Ecama flags fiscal, inflation challenges – The Times Group

Navigating Fiscal Headwinds: ECAMA Highlights Key Challenges to Stimulate Malawi’s Economic Growth

Post was last updated: January 2, 2026

Key Business Points

  • Malawi’s economy experienced modest growth of 2.7 percent in 2025, failing to keep pace with population growth, and was heavily dependent on rain-fed agriculture, making it vulnerable to climate and external shocks.
  • Inflation remains a major concern, with food inflation driven by weak domestic production and exchange rate pass-through, and is expected to ease to between 15 and 20 percent by the end of 2026.
  • Fiscal management is a significant constraint, with public debt estimated at 88 percent of GDP and interest costs nearing seven percent of GDP, making it essential for the government to restore fiscal credibility and discipline.

Malawi’s economy remained fragile in 2025, marked by modest growth, persistently high inflation, managed exchange rate volatility, and severe fiscal pressures, according to the Economics Association of Malawi (Ecama). The economy’s growth was revised downwards to 2.7 percent, which is below the six percent threshold required for meaningful poverty reduction. The growth was heavily dependent on rain-fed agriculture, leaving the economy extremely vulnerable to climate and external shocks. As the Chichewa proverb goes, "Mvula sindikufa, ndi mphamvu" (rain is life, and it’s powerful), highlighting the importance of agriculture to Malawi’s economy.

Inflation eased marginally towards the end of the year, falling to 27.9 percent year-on-year in November, but remained severely damaging to living standards. Food inflation, driven by weak domestic production and exchange rate pass-through, remained the dominant pressure. The government projected average inflation of about 28.5 percent in 2025, which is expected to ease to 20.7 percent in 2026. Forex scarcity was identified as one of the most critical challenges in 2025, with reserves remaining below two months of import cover for most of the year.
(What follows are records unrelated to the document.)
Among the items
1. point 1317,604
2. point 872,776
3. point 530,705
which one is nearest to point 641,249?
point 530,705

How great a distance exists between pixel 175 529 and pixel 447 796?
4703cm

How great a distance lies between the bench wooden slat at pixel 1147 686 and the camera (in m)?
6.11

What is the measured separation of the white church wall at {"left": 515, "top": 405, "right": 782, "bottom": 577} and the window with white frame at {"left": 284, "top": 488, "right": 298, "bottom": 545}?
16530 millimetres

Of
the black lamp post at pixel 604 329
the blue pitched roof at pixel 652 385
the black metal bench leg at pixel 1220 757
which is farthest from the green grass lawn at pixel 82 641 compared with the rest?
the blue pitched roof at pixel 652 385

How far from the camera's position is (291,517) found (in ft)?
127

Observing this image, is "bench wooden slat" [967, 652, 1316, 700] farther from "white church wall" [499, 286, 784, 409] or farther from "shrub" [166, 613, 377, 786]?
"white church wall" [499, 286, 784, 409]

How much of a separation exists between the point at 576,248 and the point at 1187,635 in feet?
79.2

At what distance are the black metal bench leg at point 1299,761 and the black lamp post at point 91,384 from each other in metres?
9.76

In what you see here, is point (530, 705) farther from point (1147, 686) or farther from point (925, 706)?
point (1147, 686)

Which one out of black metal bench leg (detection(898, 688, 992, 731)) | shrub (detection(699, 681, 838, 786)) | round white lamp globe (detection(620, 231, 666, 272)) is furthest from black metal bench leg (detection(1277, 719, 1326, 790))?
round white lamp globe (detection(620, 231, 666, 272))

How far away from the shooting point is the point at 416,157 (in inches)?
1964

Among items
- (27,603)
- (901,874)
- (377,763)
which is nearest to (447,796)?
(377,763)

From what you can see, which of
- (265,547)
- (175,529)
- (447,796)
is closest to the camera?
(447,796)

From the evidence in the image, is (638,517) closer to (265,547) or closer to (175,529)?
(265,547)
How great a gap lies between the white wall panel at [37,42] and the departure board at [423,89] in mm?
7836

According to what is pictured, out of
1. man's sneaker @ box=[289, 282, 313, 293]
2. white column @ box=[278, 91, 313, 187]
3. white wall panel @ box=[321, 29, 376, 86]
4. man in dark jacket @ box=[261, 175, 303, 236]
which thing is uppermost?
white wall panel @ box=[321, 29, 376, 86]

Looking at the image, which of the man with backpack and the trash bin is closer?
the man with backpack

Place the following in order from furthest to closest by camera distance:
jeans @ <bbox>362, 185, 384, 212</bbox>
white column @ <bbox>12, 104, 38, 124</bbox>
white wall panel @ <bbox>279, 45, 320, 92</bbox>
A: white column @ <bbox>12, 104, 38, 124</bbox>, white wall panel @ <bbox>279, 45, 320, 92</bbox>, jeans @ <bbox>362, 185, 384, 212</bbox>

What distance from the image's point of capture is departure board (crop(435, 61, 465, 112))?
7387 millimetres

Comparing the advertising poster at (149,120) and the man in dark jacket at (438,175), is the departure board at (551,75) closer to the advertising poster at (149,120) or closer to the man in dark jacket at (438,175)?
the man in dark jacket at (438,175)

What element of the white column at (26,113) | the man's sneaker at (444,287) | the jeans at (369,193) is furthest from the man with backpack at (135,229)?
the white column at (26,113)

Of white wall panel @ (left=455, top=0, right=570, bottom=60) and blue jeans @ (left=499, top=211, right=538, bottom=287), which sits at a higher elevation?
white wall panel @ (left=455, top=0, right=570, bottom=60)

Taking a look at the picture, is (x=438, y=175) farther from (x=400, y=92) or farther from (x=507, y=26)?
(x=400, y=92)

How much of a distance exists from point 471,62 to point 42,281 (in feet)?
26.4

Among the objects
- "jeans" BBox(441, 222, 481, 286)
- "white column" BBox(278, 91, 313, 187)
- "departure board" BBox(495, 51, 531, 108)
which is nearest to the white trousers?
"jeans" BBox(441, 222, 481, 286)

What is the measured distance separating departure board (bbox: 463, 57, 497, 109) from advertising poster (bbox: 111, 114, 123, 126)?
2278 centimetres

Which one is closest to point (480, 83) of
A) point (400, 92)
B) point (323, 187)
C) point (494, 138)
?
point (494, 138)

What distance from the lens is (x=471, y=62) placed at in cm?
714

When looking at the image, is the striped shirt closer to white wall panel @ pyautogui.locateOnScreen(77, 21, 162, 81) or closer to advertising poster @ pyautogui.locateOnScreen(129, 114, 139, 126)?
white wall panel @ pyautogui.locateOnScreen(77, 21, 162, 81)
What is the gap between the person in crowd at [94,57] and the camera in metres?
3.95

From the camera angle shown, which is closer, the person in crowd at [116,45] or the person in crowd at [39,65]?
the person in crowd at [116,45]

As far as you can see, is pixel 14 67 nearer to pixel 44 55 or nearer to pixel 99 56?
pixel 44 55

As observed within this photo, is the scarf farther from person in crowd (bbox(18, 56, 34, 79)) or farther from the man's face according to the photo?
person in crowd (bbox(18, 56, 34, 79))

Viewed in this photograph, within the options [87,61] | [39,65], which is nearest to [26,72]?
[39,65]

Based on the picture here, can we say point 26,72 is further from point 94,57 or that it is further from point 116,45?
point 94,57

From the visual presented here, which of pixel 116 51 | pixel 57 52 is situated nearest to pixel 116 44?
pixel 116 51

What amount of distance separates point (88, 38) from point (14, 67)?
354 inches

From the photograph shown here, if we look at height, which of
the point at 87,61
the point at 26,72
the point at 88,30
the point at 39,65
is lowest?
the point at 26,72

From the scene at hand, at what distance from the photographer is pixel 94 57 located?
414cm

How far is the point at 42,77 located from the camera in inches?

Fiscal management remained the dominant macroeconomic constraint, with the International Monetary Fund estimating Malawi’s public debt at about 88 percent of GDP. Interest costs were nearing seven percent of GDP, and although the government had projected debt to decline to around 71 percent by the end of 2025, debt distress remained severe. The fiscal deficit was still projected above seven percent of GDP, making it essential for the government to restore fiscal credibility and discipline. As Ecama president Bertha Bangara Chikadza noted, "kugwira ntchito ndi kuzipanga" (working is planning), emphasizing the need for careful planning and management of the economy.

Looking ahead, Ecama says 2026 could see modest improvement only if food supply strengthens, forex inflows rise, and fiscal credibility is restored. The association projects growth to rise to between 3.5 and 4.5 percent in 2026, and inflation is expected to gradually ease to between 15 and 20 percent by the end of 2026. However, downside risks remain significant, including another poor agricultural season, intensified forex shortages, and fiscal slippages. Minister of Finance, Economic Affairs and Decentralisation Joseph Mwanamvekha noted that Malawi’s economic growth had declined sharply over the past five years but is expected to rebound through investment in agriculture, tourism, mining, manufacturing, and digitalisation. With careful planning and management, Malawi’s economy can "kuchita bwino" (do well) and achieve sustainable growth and development.